Aim of the exercise:
Could you output every record below exactly as it appears?

Saved entries:
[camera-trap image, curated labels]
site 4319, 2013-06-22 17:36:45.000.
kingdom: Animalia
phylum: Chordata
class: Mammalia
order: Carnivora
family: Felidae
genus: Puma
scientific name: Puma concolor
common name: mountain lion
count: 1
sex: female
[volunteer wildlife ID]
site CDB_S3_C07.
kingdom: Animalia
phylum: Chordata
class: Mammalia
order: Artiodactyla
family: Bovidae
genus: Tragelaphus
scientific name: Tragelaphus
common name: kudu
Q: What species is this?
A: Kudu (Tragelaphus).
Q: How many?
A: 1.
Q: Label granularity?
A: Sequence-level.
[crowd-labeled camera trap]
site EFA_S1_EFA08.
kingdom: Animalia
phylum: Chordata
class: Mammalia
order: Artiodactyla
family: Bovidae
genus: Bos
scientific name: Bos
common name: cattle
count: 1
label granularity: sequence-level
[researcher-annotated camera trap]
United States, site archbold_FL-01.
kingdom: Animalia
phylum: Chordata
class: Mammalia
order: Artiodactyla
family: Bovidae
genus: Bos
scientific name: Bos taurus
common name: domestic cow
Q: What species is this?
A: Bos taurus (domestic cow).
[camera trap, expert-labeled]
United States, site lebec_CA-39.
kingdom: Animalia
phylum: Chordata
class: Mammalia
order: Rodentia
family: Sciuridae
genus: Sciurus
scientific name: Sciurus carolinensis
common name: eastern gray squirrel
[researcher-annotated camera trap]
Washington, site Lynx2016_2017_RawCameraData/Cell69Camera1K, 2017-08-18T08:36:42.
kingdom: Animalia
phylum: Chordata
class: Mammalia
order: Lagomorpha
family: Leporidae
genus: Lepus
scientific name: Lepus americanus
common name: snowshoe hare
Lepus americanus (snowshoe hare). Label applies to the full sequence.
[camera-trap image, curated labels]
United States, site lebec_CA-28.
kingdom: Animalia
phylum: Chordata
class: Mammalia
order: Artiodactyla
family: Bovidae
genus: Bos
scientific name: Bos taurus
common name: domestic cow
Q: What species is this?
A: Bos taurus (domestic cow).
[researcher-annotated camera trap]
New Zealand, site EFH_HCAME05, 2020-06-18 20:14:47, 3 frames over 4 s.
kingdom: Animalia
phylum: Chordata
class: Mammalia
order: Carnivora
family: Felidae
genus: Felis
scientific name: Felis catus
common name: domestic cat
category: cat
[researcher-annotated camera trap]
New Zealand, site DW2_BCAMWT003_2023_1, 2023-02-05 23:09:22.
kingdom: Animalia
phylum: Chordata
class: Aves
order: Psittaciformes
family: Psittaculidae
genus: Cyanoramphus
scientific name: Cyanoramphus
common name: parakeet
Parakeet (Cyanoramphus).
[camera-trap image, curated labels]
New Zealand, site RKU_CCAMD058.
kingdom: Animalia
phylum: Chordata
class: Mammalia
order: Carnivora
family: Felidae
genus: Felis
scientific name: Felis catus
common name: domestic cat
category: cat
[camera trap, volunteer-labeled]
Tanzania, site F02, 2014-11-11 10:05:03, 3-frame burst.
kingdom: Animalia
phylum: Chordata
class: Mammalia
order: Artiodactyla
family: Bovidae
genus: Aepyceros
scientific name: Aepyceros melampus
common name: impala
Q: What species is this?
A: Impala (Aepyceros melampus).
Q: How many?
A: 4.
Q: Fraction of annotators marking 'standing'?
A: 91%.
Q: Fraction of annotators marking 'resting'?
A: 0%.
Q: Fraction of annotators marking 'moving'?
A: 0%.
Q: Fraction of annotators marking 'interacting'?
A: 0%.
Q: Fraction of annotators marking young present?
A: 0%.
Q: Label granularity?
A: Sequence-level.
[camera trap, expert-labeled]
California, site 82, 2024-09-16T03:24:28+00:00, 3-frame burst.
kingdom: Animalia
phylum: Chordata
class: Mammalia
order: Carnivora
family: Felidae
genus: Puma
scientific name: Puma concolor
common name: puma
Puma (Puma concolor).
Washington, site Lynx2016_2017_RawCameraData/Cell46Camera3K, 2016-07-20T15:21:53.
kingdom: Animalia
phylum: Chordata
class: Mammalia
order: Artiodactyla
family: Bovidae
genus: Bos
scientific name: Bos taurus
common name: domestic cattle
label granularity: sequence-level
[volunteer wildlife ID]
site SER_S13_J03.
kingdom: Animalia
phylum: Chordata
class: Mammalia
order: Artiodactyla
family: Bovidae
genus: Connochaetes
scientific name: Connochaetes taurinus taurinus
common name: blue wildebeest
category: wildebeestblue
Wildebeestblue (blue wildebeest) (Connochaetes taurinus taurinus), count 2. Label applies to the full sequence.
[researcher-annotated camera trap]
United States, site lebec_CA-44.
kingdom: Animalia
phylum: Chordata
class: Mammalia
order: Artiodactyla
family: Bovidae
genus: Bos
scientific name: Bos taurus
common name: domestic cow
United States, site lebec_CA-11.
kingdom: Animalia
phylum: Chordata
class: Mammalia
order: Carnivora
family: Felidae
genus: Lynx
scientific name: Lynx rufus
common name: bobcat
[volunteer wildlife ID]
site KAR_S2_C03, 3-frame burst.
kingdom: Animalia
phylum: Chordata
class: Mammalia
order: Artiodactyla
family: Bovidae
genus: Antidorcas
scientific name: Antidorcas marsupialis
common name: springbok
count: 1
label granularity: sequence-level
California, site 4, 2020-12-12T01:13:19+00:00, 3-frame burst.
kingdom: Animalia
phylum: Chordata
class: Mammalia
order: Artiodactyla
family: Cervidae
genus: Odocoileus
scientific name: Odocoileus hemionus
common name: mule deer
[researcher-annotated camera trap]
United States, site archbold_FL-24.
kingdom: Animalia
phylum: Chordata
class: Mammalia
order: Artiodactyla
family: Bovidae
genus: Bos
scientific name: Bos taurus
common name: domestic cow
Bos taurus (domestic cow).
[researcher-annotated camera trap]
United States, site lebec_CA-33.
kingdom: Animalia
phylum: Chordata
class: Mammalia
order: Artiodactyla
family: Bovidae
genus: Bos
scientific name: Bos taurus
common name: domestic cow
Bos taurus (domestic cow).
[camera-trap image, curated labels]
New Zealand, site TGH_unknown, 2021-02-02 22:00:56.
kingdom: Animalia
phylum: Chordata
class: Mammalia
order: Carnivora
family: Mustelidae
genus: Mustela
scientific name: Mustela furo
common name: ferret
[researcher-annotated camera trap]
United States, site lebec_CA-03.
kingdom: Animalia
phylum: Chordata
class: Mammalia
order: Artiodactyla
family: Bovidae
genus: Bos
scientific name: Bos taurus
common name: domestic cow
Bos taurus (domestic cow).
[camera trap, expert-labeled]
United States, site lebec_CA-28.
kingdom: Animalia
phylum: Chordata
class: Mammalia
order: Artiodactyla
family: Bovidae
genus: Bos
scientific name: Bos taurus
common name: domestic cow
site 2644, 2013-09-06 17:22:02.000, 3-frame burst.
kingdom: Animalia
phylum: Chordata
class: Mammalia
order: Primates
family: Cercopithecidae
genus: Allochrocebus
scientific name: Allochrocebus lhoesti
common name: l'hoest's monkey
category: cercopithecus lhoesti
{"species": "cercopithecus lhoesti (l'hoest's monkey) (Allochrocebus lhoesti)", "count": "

Exercise solution:
[camera-trap image, curated labels]
site 4319, 2013-06-22 17:36:45.000.
kingdom: Animalia
phylum: Chordata
class: Mammalia
order: Carnivora
family: Felidae
genus: Puma
scientific name: Puma concolor
common name: mountain lion
count: 1
sex: female
[volunteer wildlife ID]
site CDB_S3_C07.
kingdom: Animalia
phylum: Chordata
class: Mammalia
order: Artiodactyla
family: Bovidae
genus: Tragelaphus
scientific name: Tragelaphus
common name: kudu
Q: What species is this?
A: Kudu (Tragelaphus).
Q: How many?
A: 1.
Q: Label granularity?
A: Sequence-level.
[crowd-labeled camera trap]
site EFA_S1_EFA08.
kingdom: Animalia
phylum: Chordata
class: Mammalia
order: Artiodactyla
family: Bovidae
genus: Bos
scientific name: Bos
common name: cattle
count: 1
label granularity: sequence-level
[researcher-annotated camera trap]
United States, site archbold_FL-01.
kingdom: Animalia
phylum: Chordata
class: Mammalia
order: Artiodactyla
family: Bovidae
genus: Bos
scientific name: Bos taurus
common name: domestic cow
Q: What species is this?
A: Bos taurus (domestic cow).
[camera trap, expert-labeled]
United States, site lebec_CA-39.
kingdom: Animalia
phylum: Chordata
class: Mammalia
order: Rodentia
family: Sciuridae
genus: Sciurus
scientific name: Sciurus carolinensis
common name: eastern gray squirrel
[researcher-annotated camera trap]
Washington, site Lynx2016_2017_RawCameraData/Cell69Camera1K, 2017-08-18T08:36:42.
kingdom: Animalia
phylum: Chordata
class: Mammalia
order: Lagomorpha
family: Leporidae
genus: Lepus
scientific name: Lepus americanus
common name: snowshoe hare
Lepus americanus (snowshoe hare). Label applies to the full sequence.
[camera-trap image, curated labels]
United States, site lebec_CA-28.
kingdom: Animalia
phylum: Chordata
class: Mammalia
order: Artiodactyla
family: Bovidae
genus: Bos
scientific name: Bos taurus
common name: domestic cow
Q: What species is this?
A: Bos taurus (domestic cow).
[researcher-annotated camera trap]
New Zealand, site EFH_HCAME05, 2020-06-18 20:14:47, 3 frames over 4 s.
kingdom: Animalia
phylum: Chordata
class: Mammalia
order: Carnivora
family: Felidae
genus: Felis
scientific name: Felis catus
common name: domestic cat
category: cat
[researcher-annotated camera trap]
New Zealand, site DW2_BCAMWT003_2023_1, 2023-02-05 23:09:22.
kingdom: Animalia
phylum: Chordata
class: Aves
order: Psittaciformes
family: Psittaculidae
genus: Cyanoramphus
scientific name: Cyanoramphus
common name: parakeet
Parakeet (Cyanoramphus).
[camera-trap image, curated labels]
New Zealand, site RKU_CCAMD058.
kingdom: Animalia
phylum: Chordata
class: Mammalia
order: Carnivora
family: Felidae
genus: Felis
scientific name: Felis catus
common name: domestic cat
category: cat
[camera trap, volunteer-labeled]
Tanzania, site F02, 2014-11-11 10:05:03, 3-frame burst.
kingdom: Animalia
phylum: Chordata
class: Mammalia
order: Artiodactyla
family: Bovidae
genus: Aepyceros
scientific name: Aepyceros melampus
common name: impala
Q: What species is this?
A: Impala (Aepyceros melampus).
Q: How many?
A: 4.
Q: Fraction of annotators marking 'standing'?
A: 91%.
Q: Fraction of annotators marking 'resting'?
A: 0%.
Q: Fraction of annotators marking 'moving'?
A: 0%.
Q: Fraction of annotators marking 'interacting'?
A: 0%.
Q: Fraction of annotators marking young present?
A: 0%.
Q: Label granularity?
A: Sequence-level.
[camera trap, expert-labeled]
California, site 82, 2024-09-16T03:24:28+00:00, 3-frame burst.
kingdom: Animalia
phylum: Chordata
class: Mammalia
order: Carnivora
family: Felidae
genus: Puma
scientific name: Puma concolor
common name: puma
Puma (Puma concolor).
Washington, site Lynx2016_2017_RawCameraData/Cell46Camera3K, 2016-07-20T15:21:53.
kingdom: Animalia
phylum: Chordata
class: Mammalia
order: Artiodactyla
family: Bovidae
genus: Bos
scientific name: Bos taurus
common name: domestic cattle
label granularity: sequence-level
[volunteer wildlife ID]
site SER_S13_J03.
kingdom: Animalia
phylum: Chordata
class: Mammalia
order: Artiodactyla
family: Bovidae
genus: Connochaetes
scientific name: Connochaetes taurinus taurinus
common name: blue wildebeest
category: wildebeestblue
Wildebeestblue (blue wildebeest) (Connochaetes taurinus taurinus), count 2. Label applies to the full sequence.
[researcher-annotated camera trap]
United States, site lebec_CA-44.
kingdom: Animalia
phylum: Chordata
class: Mammalia
order: Artiodactyla
family: Bovidae
genus: Bos
scientific name: Bos taurus
common name: domestic cow
United States, site lebec_CA-11.
kingdom: Animalia
phylum: Chordata
class: Mammalia
order: Carnivora
family: Felidae
genus: Lynx
scientific name: Lynx rufus
common name: bobcat
[volunteer wildlife ID]
site KAR_S2_C03, 3-frame burst.
kingdom: Animalia
phylum: Chordata
class: Mammalia
order: Artiodactyla
family: Bovidae
genus: Antidorcas
scientific name: Antidorcas marsupialis
common name: springbok
count: 1
label granularity: sequence-level
California, site 4, 2020-12-12T01:13:19+00:00, 3-frame burst.
kingdom: Animalia
phylum: Chordata
class: Mammalia
order: Artiodactyla
family: Cervidae
genus: Odocoileus
scientific name: Odocoileus hemionus
common name: mule deer
[researcher-annotated camera trap]
United States, site archbold_FL-24.
kingdom: Animalia
phylum: Chordata
class: Mammalia
order: Artiodactyla
family: Bovidae
genus: Bos
scientific name: Bos taurus
common name: domestic cow
Bos taurus (domestic cow).
[researcher-annotated camera trap]
United States, site lebec_CA-33.
kingdom: Animalia
phylum: Chordata
class: Mammalia
order: Artiodactyla
family: Bovidae
genus: Bos
scientific name: Bos taurus
common name: domestic cow
Bos taurus (domestic cow).
[camera-trap image, curated labels]
New Zealand, site TGH_unknown, 2021-02-02 22:00:56.
kingdom: Animalia
phylum: Chordata
class: Mammalia
order: Carnivora
family: Mustelidae
genus: Mustela
scientific name: Mustela furo
common name: ferret
[researcher-annotated camera trap]
United States, site lebec_CA-03.
kingdom: Animalia
phylum: Chordata
class: Mammalia
order: Artiodactyla
family: Bovidae
genus: Bos
scientific name: Bos taurus
common name: domestic cow
Bos taurus (domestic cow).
[camera trap, expert-labeled]
United States, site lebec_CA-28.
kingdom: Animalia
phylum: Chordata
class: Mammalia
order: Artiodactyla
family: Bovidae
genus: Bos
scientific name: Bos taurus
common name: domestic cow
site 2644, 2013-09-06 17:22:02.000, 3-frame burst.
kingdom: Animalia
phylum: Chordata
class: Mammalia
order: Primates
family: Cercopithecidae
genus: Allochrocebus
scientific name: Allochrocebus lhoesti
common name: l'hoest's monkey
category: cercopithecus lhoesti
{"species": "cercopithecus lhoesti (l'hoest's monkey) (Allochrocebus lhoesti)", "count": "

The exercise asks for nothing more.